Excerpt to read:

How to take your brain off autopilot and jumpstart growth

Have you ever started driving somewhere and when you arrive, have no recollection of the trip?

When we get a lot of experience at something, like driving becomes after years of practice, we no longer have to think about the hows and whys of our actions.  We are on autopilot.

Recently, a friend and I were chatting about food.  She has been spending “the great pause” making amazing dishes for her family.  We have also been sharing learning experiences regarding racial justice.  She recommended that I watch an episode of Ugly Delicious on Netflix focused on fried chicken.

At first I did not get the connection.  This same friend is my chairwoman, leader of my personal board of directors.  I should not have been surprised that I took away something more than different preparations of friend chicken from around the world.  

The lesson was the dangers of operating on autopilot.

Autopilot in our work and lives

Ugly Delicious is centered around the culinary travels of David Chang, a James Beard award-winning chef.  In the episode, he and actress Gillian Jacobs go to restaurant OB Bear in Los Angeles for Korean friend chicken.

During their conversation, they talk about how, when they each first started in their respective industries, there was a feeling of being nauseous.  Of being uncomfortable as they learned their crafts.

Over time, as they practiced and performed, it felt more comfortable.  It felt easy, like autopilot.  No more nausea.

While there’s a thought that could be good – your expertise grows, so you’re less uncomfortable – what they talked about is how that is also limiting learning.  If they always feel comfortable, that means they are not taking risks and growing.

They are staying with what is safe and known.

No challenge means no change

Some of David’s discomfort – that feeling of learning something new – is tied to the complicated history he learned regarding fried chicken in America.  The link it represents to the history of enslaved people cooking it for their captors.  Of the complicated relationship Black chefs have with the connotation and stereotypes that come with cooking the famous dish.

When David describes the nausea or discomfort that comes with learning and trying new things, he’s talking about fighting our innate autopilot.  In every moment, whether we want it or not, our minds and bodies are constantly trying to put us on autopilot.

At the cellular level, we crave homeostasis.  If we are uncomfortable, our natural response is to try and get comfortable.  To back away from that feeling, knowledge, or experience making us off-balance.  

The brain creates patterns, or default thinking, to make it even easier for us to go on autopilot.  This is where unconscious bias lives.  We make inferences or assumptions because of brain patterns that tell us we’ve seen this before, and therefore we can create a form of certainty when we run into this situation, person, or pattern again.

Records from a collection:
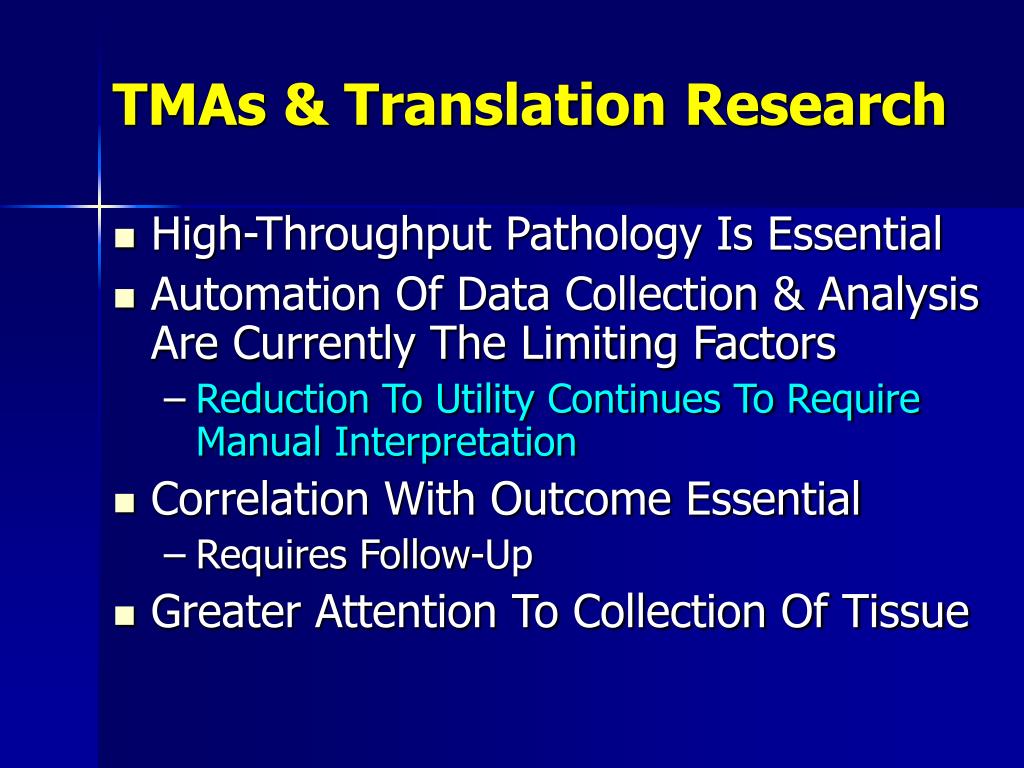 TMAs & Translation Research

- High-Throughput Pathology Is Essential
- Automation Of Data Collection & Analysis Are Currently The Limiting Factors
  – Reduction To Utility Continues To Require Manual Interpretation
- Correlation With Outcome Essential
  – Requires Follow-Up
- Greater Attention To Collection Of Tissue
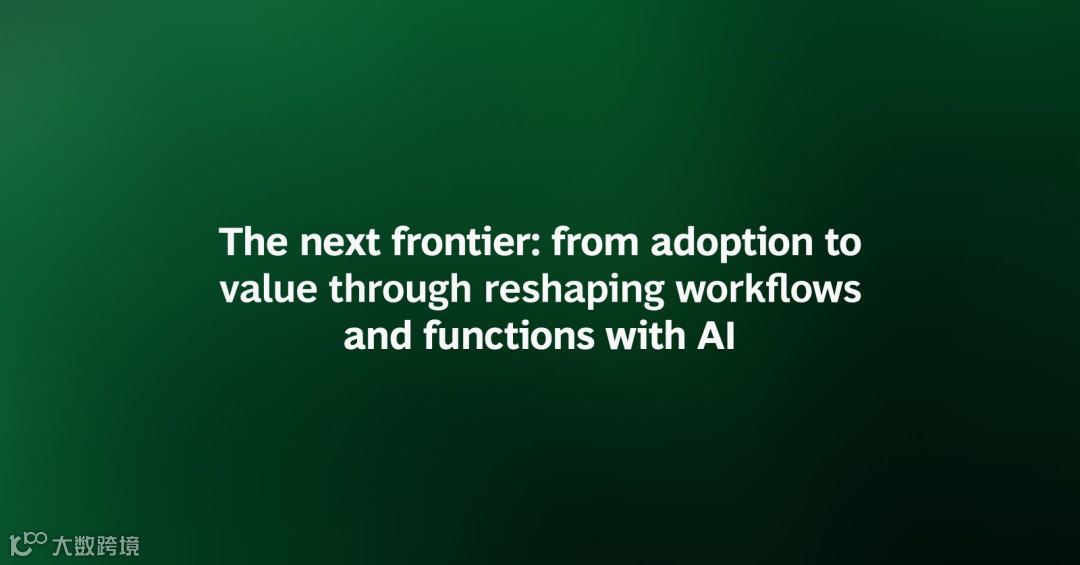 The next frontier: from adoption to value through reshaping workflows and functions with AI

大数跨境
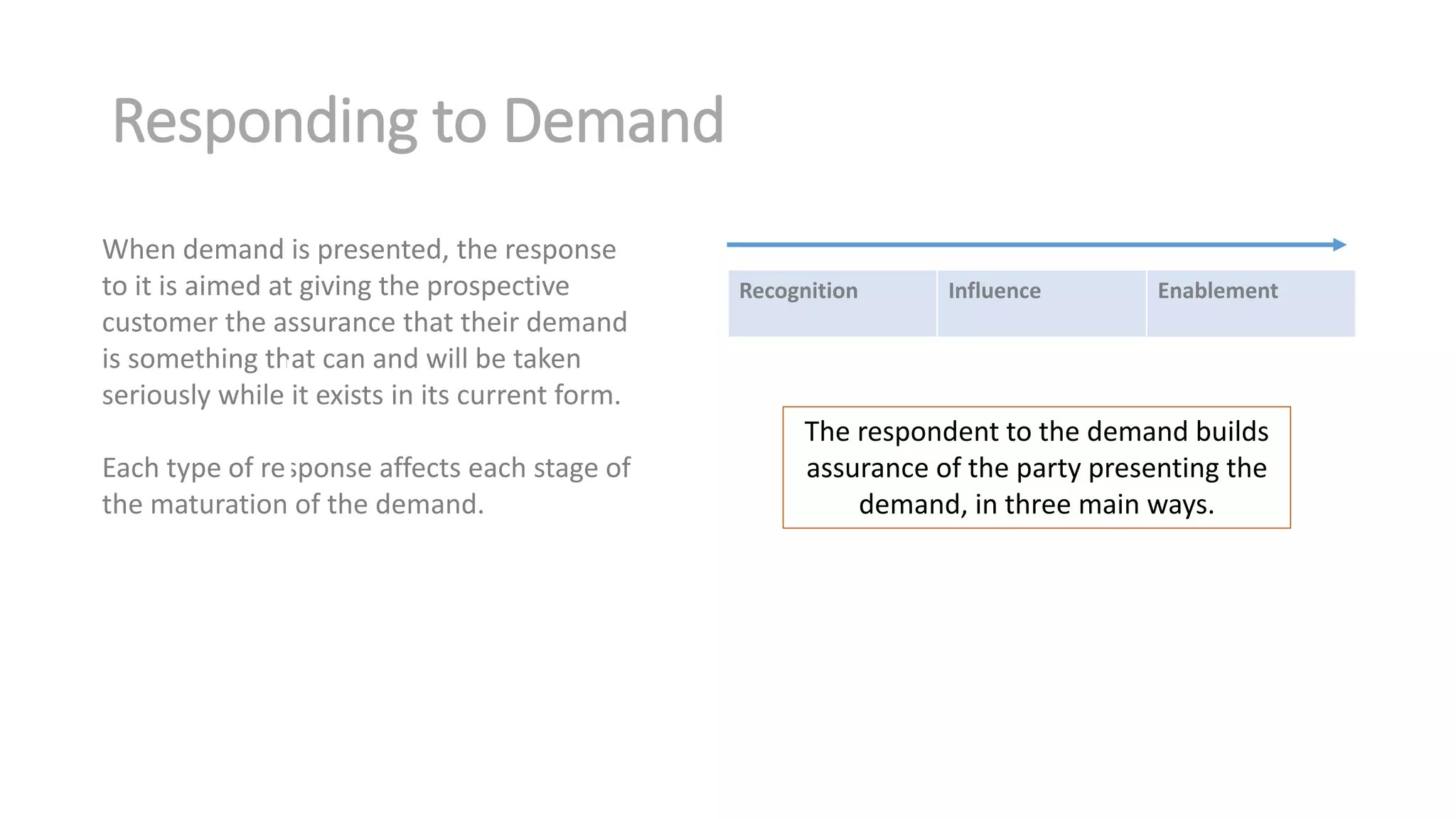 Responding to Demand

When demand is presented, the response to it is aimed at giving the prospective customer the assurance that their demand is something that can and will be taken seriously while it exists in its current form.

Each type of response affects each stage of the maturation of the demand.

| Recognition | Influence | Enablement |
|---|---|---|

The respondent to the demand builds assurance of the party presenting the demand, in three main ways.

Task list:
A - In the article about taking your brain off autopilot, which restaurant do David Chang and Gillian Jacobs visit, and in what city?
B - List the title and the two section headings of the article about taking your brain off autopilot.
C - Write a continuation of the article about taking your brain off autopilot, starting after its last sentence.

Answers for each item:
A - OB Bear in Los Angeles.

B -
- How to take your brain off autopilot and jumpstart growth
- Autopilot in our work and lives
- No challenge means no change

C -
Anything that veers off from that known pattern creates a feeling of uncertainty.  One we tend to fight.  And that’s dangerous.  

It is only by embracing the uncertainty and discomfort that we can possibly learn and grow.  That we can create new patterns so we do not stagnate.

How autopilot affects those around us

It might be easy to say “I know what I know, this is what my experience has taught me, and I’m okay with that.”  Hell, we’re all designed with default thinking, pattern recognition, and the cellular desire for homeostasis, so what’s the problem?

The problem is when our patterns impact those around us.  When we make harmful assumptions, create challenges for others, or are unable to empathize with our fellow humans.

In a recent conversation with a single father friend of mine, he shared an experience in a grocery store.  His kids were acting out as they got into the checkout line, as kids are wont to do, and a woman recommended that next time he leave the kids with mom and asked where she was.

“I don’t know.  I’m a single dad.”

The woman did not have a response, but I can imagine how she felt.  Likely how I felt hearing the story.  A little sick to her stomach.

What comes after feeling sick – of realizing our autopilot failed us in this moment – is where the opportunity lies.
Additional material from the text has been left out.